Open Access
Decision tree‑based classifiers for lung cancer diagnosis and subtyping using TCGA miRNA expression data
Author(s) -
Masih Sherafatian,
Fateme Arjmand
Publication year - 2019
Publication title -
oncology letters
Language(s) - English
Resource type - Journals
SCImago Journal Rank - 0.766
H-Index - 54
eISSN - 1792-1082
pISSN - 1792-1074
DOI - 10.3892/ol.2019.10462
Subject(s) - subtyping , lung cancer , adenocarcinoma , microrna , oncogene , oncology , biology , molecular medicine , cancer , decision tree , medicine , cell cycle , gene , machine learning , computer science , programming language , biochemistry
Lung cancer has the world's highest cancer- associated mortality rate, making biomarker discovery for this cancer a pressing issue. Machine learning approaches to identify molecular biomarkers are not as prevalent as screening of potential biomarkers by differential expression analysis. However, several differentially expressed miRNAs involved in cancer have been identified using this approach. The availability of The Cancer Genome Atlas (TCGA) allows the use of machine-learning methods for the molecular profiling of tumors.

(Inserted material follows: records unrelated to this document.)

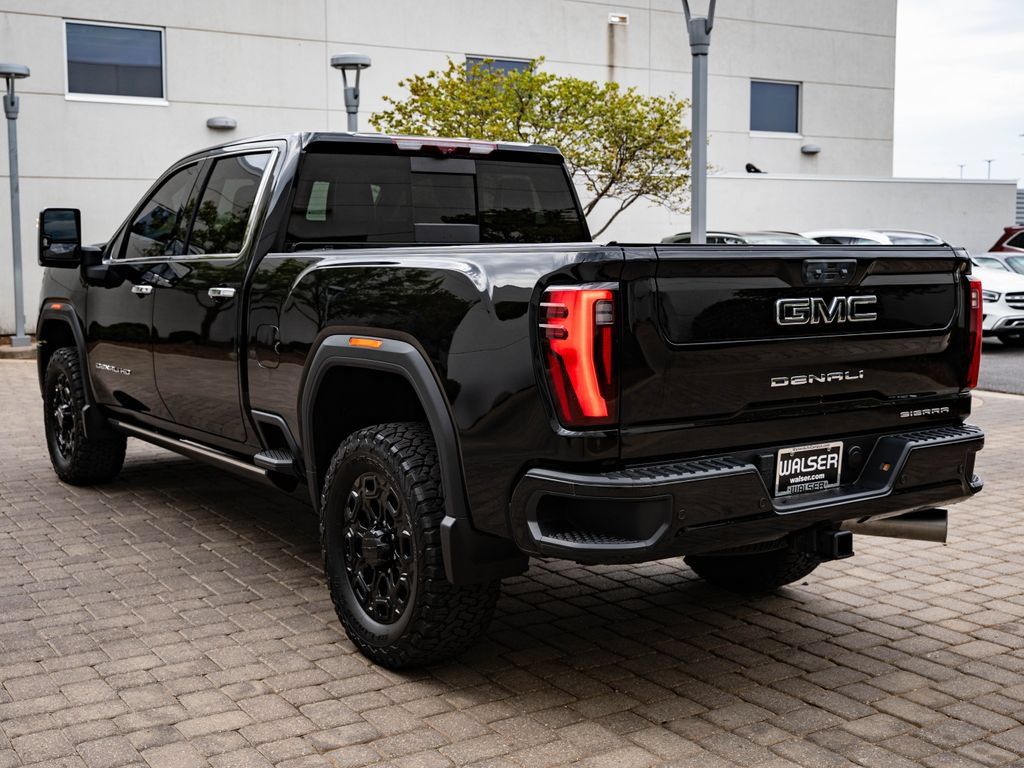 Used 2024 GMC Sierra 2500 Denali Ultimate w/ Max Trailering Package AWD/4WD image 6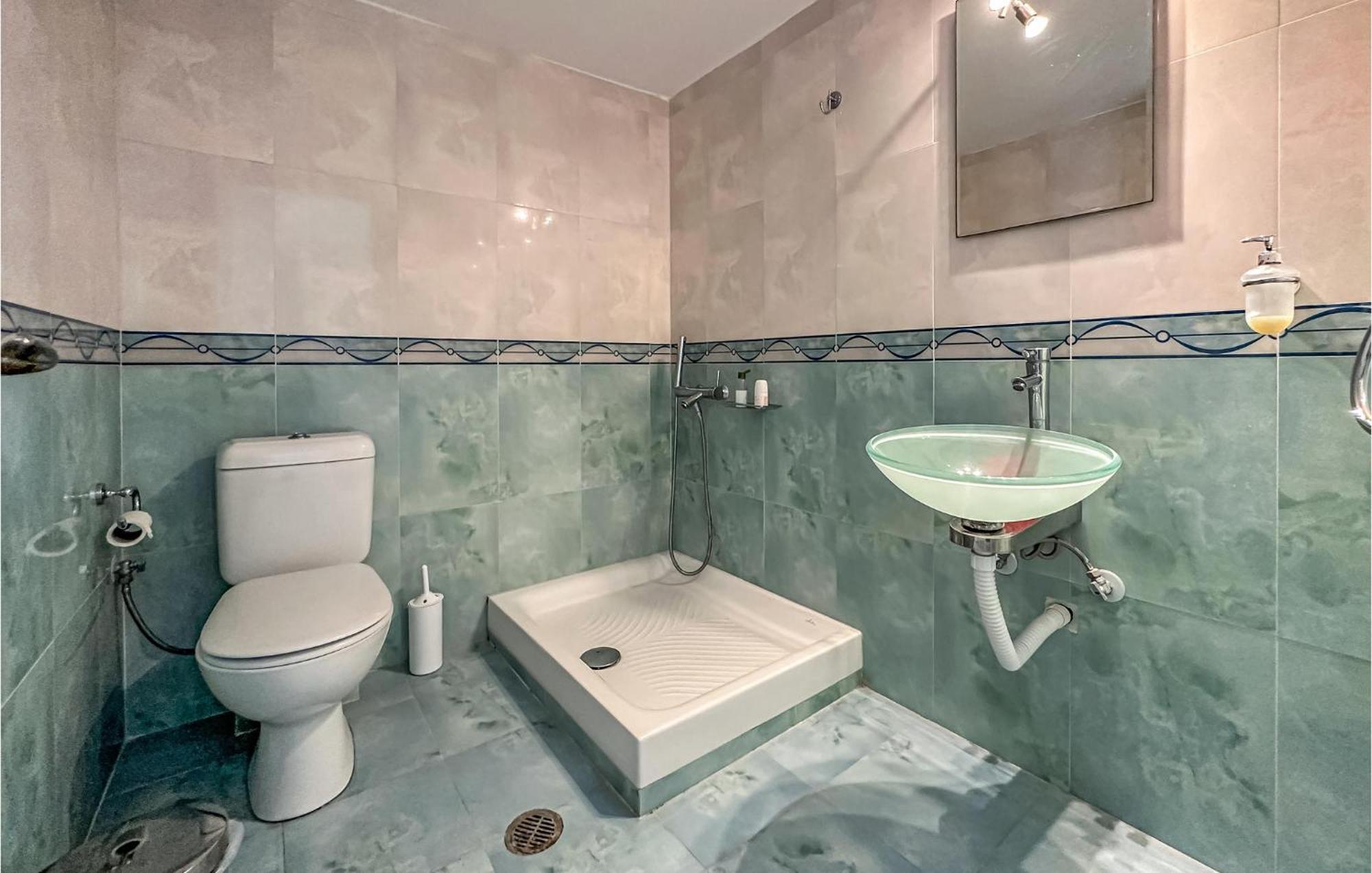 2 Bedroom Lovely Home In Kalamata Exterior foto
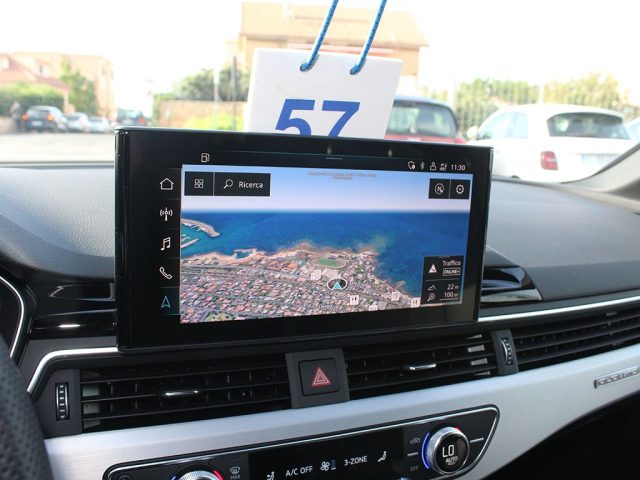 AUDI A4 usata, con Volante multifunzione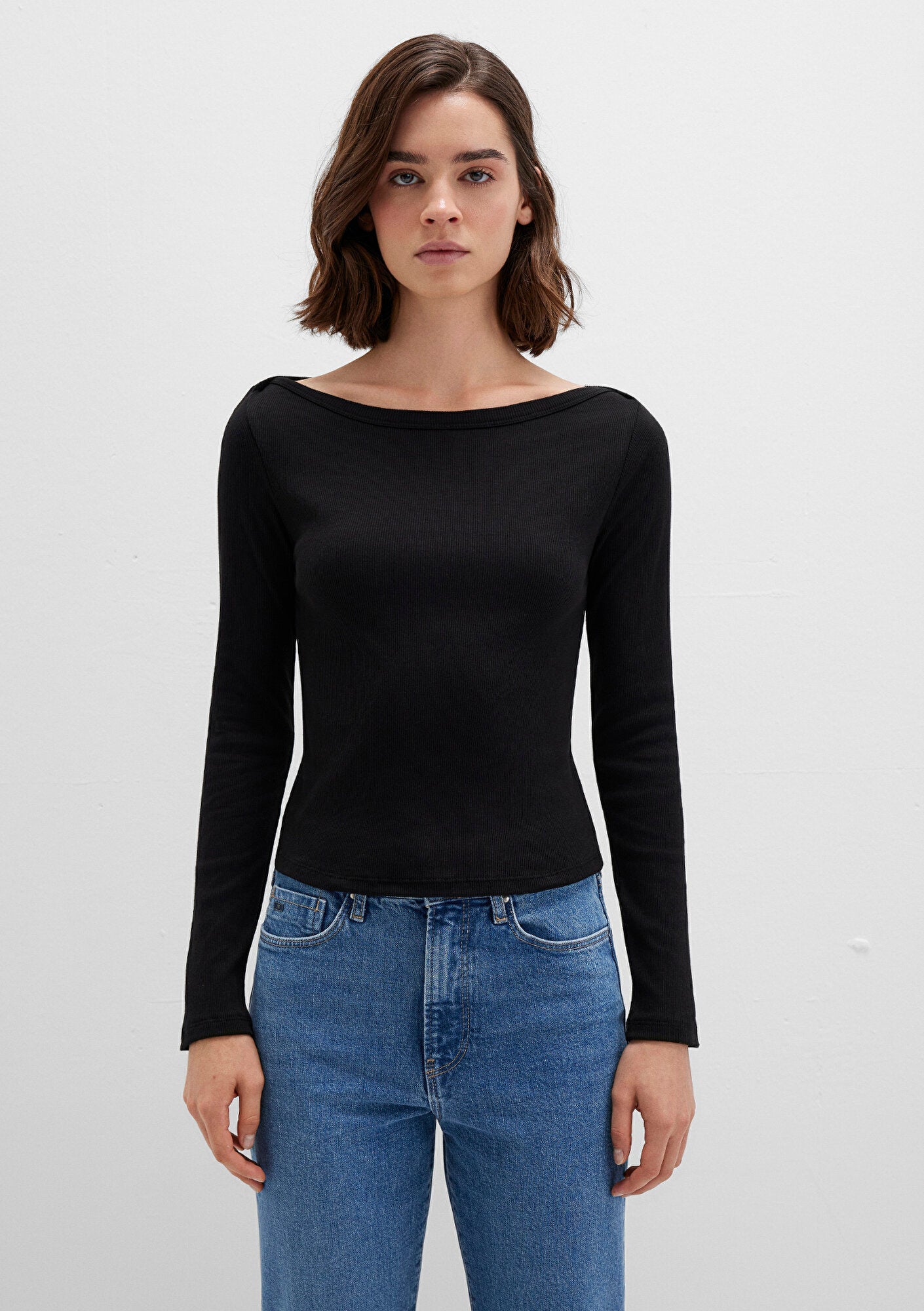 Long Sleeve Black Basic T-Shirt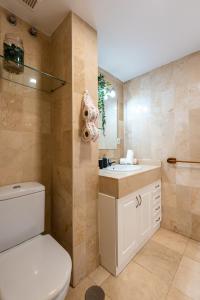 ein Badezimmer mit Toilette und Waschbecken in der Unterkunft Vilos Canteras in Guanarteme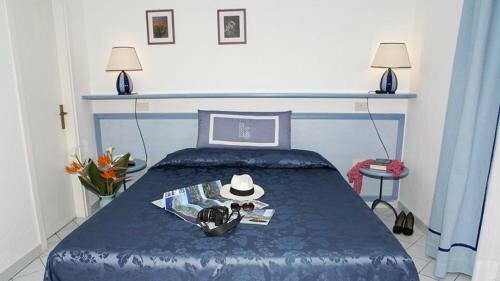 Hotel Sardi, Забронировать Отель Отели Помонте 3 звезды, 3*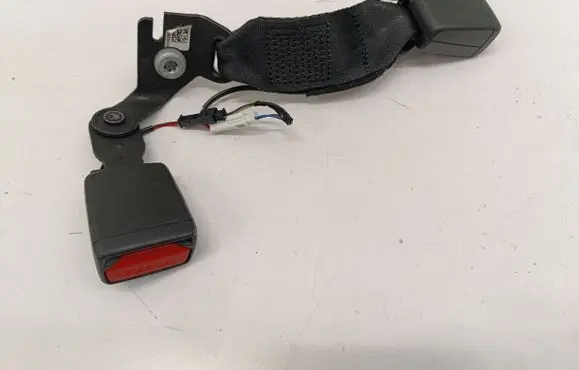 BMW 2 F44 Middle seatbelt buckle (rear) 7456284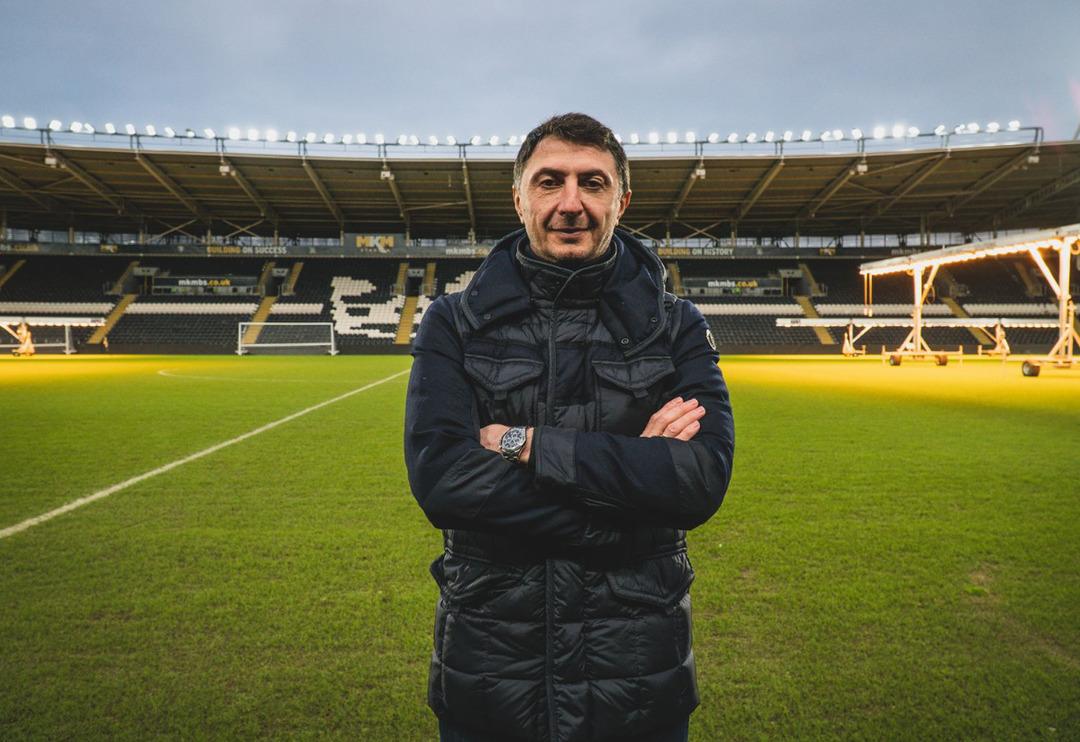 Şota Arveladze T&uuml;rkiye'ye geri d&ouml;nd&uuml;! Fatih Karag&uuml;mr&uuml;k, Alparslan Erdem'in ayrılığından dakikalar sonra resmi a&ccedil;ıklamayı yaptı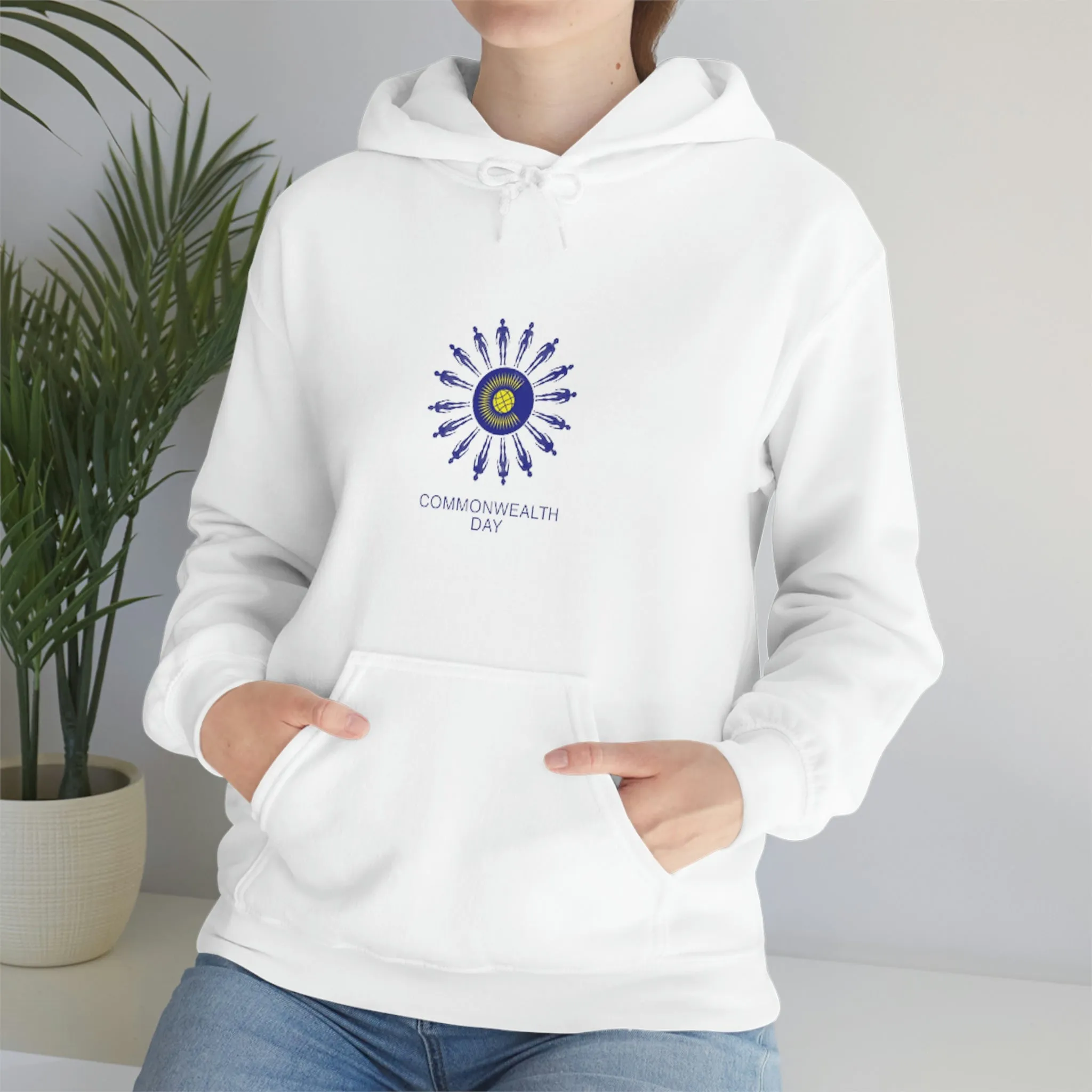 Commonwealth Unisex Heavy Blend™ Hooded Sweatshirt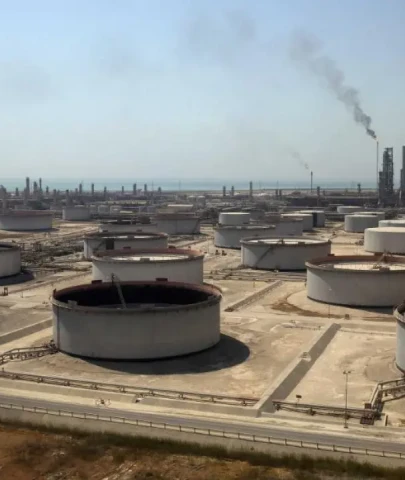 Saudi Arabian Oil Co. Reduces Dividend Payout Due to Falling Profits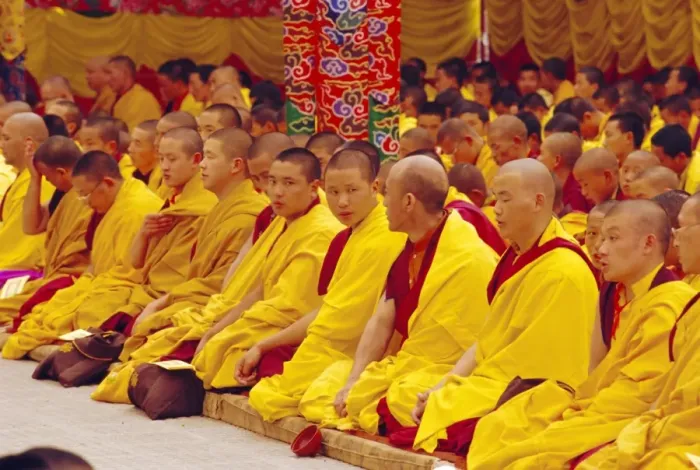 Framed Print : Monks sitting together inside Kargyupa gompa (monastery) Framed Print : Monks sitting together inside Kargyupa gompa (monastery)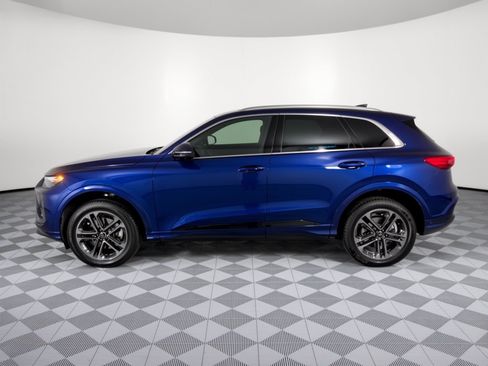Used 2025 Audi Q5 Premium w/ Convenience Package AWD/4WD image 2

The present study employed empirical negative control microRNAs (miRs) in lung cancer to normalize lung adenocarcinoma (LUAD) and lung squamous cell carcinoma (LUSC) datasets from TCGA to model decision trees in order to classify lung cancer status and subtype. The two primary classification models consisted of four miRNAs for lung cancer diagnosis and subtyping. hsa-miR-183 and hsa-miR-135b were used to distinguish lung tumors from normal samples taken from tissues adjacent to the tumor site, and hsa-miR-944 and hsa-miR-205 to further classify the tumors into LUAD and LUSC major subtypes. Specific cancer status classification models were also presented for each subtype.